A New Kind of Amide free Polymer for Simplified, Improved SPE

Importance of the Topic

A robust and selective sample cleanup procedure is essential for reliable bioanalysis by liquid chromatography–mass spectrometry (LC–MS). Matrix components such as proteins and phospholipids can suppress ionization, reduce sensitivity and compromise quantitation. Innovations in solid-phase extraction (SPE) sorbent chemistry aim to improve analyte recovery and reduce matrix effects in complex biological samples.

Objectives and Study Overview

This study introduces and evaluates a new amide-free, water-wettable polymeric SPE sorbent (Bond Elut Plexa) designed to exclude proteins and lipophilic interferents via a hydrophilic surface. The aims are:

• Compare Plexa performance against a conventional polymeric SPE sorbent for recovery and cleanliness.
• Develop and validate quantitative LC–MS methods for metoprolol and propranolol in human plasma.
• Assess matrix removal efficiency through ion suppression experiments.

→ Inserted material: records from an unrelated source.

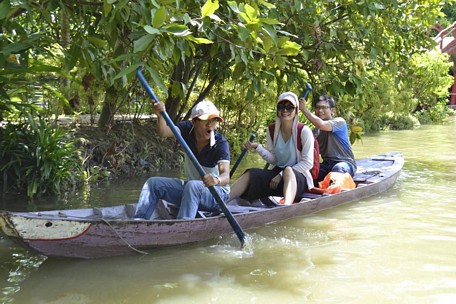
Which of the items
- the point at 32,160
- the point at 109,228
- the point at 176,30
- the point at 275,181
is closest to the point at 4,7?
the point at 176,30

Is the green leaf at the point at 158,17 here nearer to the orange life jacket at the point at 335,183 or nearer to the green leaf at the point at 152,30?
Answer: the green leaf at the point at 152,30

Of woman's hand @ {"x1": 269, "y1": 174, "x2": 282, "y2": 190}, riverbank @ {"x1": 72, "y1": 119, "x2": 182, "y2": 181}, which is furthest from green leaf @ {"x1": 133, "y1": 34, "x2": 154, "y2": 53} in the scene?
riverbank @ {"x1": 72, "y1": 119, "x2": 182, "y2": 181}

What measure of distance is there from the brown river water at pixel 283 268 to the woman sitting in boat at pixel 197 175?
0.40 m

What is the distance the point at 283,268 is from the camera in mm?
4188

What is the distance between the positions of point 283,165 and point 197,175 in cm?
129

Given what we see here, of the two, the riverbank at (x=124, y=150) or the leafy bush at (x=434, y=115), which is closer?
the riverbank at (x=124, y=150)

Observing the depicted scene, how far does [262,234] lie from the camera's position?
521 cm

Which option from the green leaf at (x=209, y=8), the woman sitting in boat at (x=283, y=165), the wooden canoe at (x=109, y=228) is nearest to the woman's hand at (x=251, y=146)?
the woman sitting in boat at (x=283, y=165)

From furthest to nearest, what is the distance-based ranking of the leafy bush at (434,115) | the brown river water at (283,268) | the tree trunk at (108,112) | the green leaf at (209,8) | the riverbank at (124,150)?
1. the leafy bush at (434,115)
2. the tree trunk at (108,112)
3. the riverbank at (124,150)
4. the brown river water at (283,268)
5. the green leaf at (209,8)

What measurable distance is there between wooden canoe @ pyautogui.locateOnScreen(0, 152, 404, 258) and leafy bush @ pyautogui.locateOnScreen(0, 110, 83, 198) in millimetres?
2200

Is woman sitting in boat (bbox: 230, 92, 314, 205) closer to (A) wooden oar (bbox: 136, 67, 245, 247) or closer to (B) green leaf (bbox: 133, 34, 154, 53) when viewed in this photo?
(A) wooden oar (bbox: 136, 67, 245, 247)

Methodology and Instrumentation

Sample Preparation and SPE Workflow:

• Human plasma (100 µL) was diluted 1:3 with aqueous buffer.
• SPE cartridges conditioned with methanol and water.
• Samples loaded, washed with 95:5 water:methanol to eliminate interferences.
• Analytes eluted with methanol, evaporated to dryness and reconstituted in mobile phase.

Chromatography and Detection:

• Column: Agilent Pursuit C18, 2.0 × 50 mm, 3 µm particle size.
• Mobile phase A: 0.1% formic acid aqueous; B: methanol; gradient from 80:20 (A:B) to 20:80 in 3 min; total run time 4.5 min.
• Injection volume: 10 µL.
• Mass spectrometry: Electrospray ionization, argon collision gas; MRM transitions m/z 268.2 → 116.0 for metoprolol and 260.0 → 116.0 for propranolol.

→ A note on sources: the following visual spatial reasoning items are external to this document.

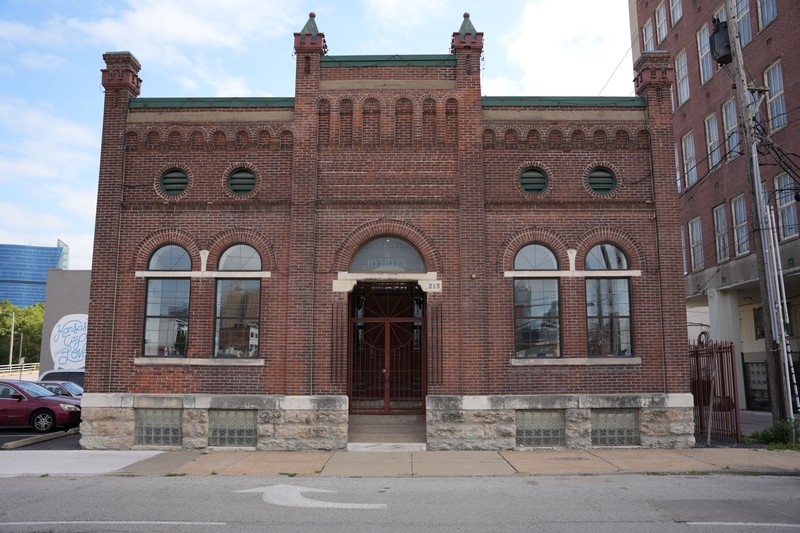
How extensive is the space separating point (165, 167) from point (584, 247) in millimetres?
9647

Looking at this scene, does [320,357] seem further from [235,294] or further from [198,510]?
[198,510]

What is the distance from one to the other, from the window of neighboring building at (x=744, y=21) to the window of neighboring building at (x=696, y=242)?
23.6 feet

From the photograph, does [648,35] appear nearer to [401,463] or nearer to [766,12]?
[766,12]

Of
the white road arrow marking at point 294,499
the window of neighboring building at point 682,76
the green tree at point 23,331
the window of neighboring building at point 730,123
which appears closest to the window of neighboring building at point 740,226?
the window of neighboring building at point 730,123

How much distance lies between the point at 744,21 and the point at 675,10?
641cm

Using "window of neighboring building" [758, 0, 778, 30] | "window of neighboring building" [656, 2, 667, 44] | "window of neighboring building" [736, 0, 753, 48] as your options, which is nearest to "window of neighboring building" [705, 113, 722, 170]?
"window of neighboring building" [736, 0, 753, 48]

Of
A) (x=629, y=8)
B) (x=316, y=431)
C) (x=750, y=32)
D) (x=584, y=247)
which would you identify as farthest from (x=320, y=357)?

Main Results and Discussion

Recovery and Linearity:

• Plexa achieved absolute recoveries >90% across a calibration range of 1–1,000 ng/mL for both analytes.
• Calibration curves were linear (R2 ≥ 0.9995), with precision ≤ 6% RSD and accuracy within ±10%.

Matrix Cleanliness and Ion Suppression:

• Plexa extracts showed minimal protein co-elution compared to the conventional polymer, resulting in substantially lower ion suppression.
• Metoprolol experienced negligible signal loss, whereas propranolol exhibited moderate suppression with the conventional sorbent but was protected by Plexa’s hydrophilic barrier.

Comparative Performance:

• Conventional polymer recoveries ranged from 53–81%, while Plexa recoveries were 81–98%.
• Ion suppression studies confirmed that signal loss originates from residual matrix components in the injection rather than extraction inefficiency.

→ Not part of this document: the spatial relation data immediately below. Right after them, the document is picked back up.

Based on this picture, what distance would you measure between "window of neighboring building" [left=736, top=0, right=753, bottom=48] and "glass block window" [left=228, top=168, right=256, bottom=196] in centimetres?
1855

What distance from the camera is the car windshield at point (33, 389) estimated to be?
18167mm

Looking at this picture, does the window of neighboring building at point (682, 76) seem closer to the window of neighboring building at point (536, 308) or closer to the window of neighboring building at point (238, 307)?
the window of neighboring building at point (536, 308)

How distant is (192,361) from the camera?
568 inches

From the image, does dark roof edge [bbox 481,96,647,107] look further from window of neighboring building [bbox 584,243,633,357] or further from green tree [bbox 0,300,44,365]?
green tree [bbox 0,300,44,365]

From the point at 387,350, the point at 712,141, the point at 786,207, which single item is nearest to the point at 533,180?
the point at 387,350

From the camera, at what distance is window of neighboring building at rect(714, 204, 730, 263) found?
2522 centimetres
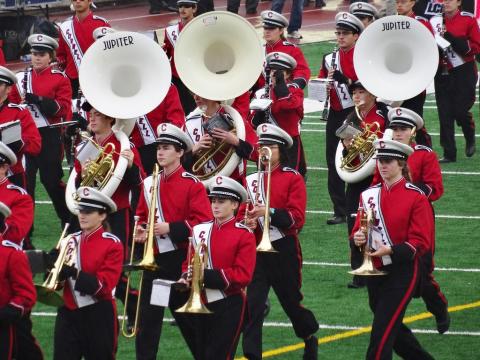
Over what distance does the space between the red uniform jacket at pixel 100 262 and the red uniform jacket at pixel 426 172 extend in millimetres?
2516

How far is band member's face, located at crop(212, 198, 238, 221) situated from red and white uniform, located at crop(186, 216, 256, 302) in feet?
0.12

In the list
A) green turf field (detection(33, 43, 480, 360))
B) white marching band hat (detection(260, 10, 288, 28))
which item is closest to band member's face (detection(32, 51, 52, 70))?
green turf field (detection(33, 43, 480, 360))

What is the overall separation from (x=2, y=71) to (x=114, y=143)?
1.32 m

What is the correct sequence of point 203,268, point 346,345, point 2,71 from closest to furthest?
point 203,268 → point 346,345 → point 2,71

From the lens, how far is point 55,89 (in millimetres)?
14188

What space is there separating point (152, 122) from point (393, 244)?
3.28m

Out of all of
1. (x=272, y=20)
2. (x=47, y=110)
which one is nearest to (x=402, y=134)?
(x=272, y=20)

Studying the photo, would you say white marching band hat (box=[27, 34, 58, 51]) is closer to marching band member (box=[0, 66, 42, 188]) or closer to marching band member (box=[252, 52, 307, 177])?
marching band member (box=[0, 66, 42, 188])

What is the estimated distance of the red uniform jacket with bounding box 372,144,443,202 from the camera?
11734 millimetres

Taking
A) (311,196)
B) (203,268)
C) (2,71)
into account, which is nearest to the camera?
(203,268)

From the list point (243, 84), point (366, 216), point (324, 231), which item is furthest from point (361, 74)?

Benefits and Practical Applications

• Simplified SPE workflow with a single sorbent chemistry for diverse drugs, reducing method development time.
• Enhanced sensitivity and reproducibility in LC–MS bioanalysis by effective protein and lipid exclusion.
• Compatibility with high-throughput workflows and automation formats (96-well plates).

Future Trends and Applications

The development of tailored polymer chemistries with integrated polarity gradients may further optimize analyte retention while excluding matrix components. Future directions include:

• Adaptation to other biological matrices (urine, tissue homogenates).
• Integration with ultra-fast LC–MS and microflow systems.
• Expansion of sorbent formats for on-line SPE and automated workstations.

Conclusion

The amide-free, water-wettable polymer (Bond Elut Plexa) delivers superior analyte recovery, excellent linearity and markedly reduced matrix effects compared to conventional polymeric SPE. Its unique hydrophilic surface chemistry simplifies bioanalytical cleanup and enhances LC–MS sensitivity and robustness.

Reference

• Agilent Technologies, Inc. Application Note 5990-8756EN, Bond Elut Plexa: A new amide-free SPE sorbent for simplified, improved bioanalysis. Lake Forest, CA; July 2011.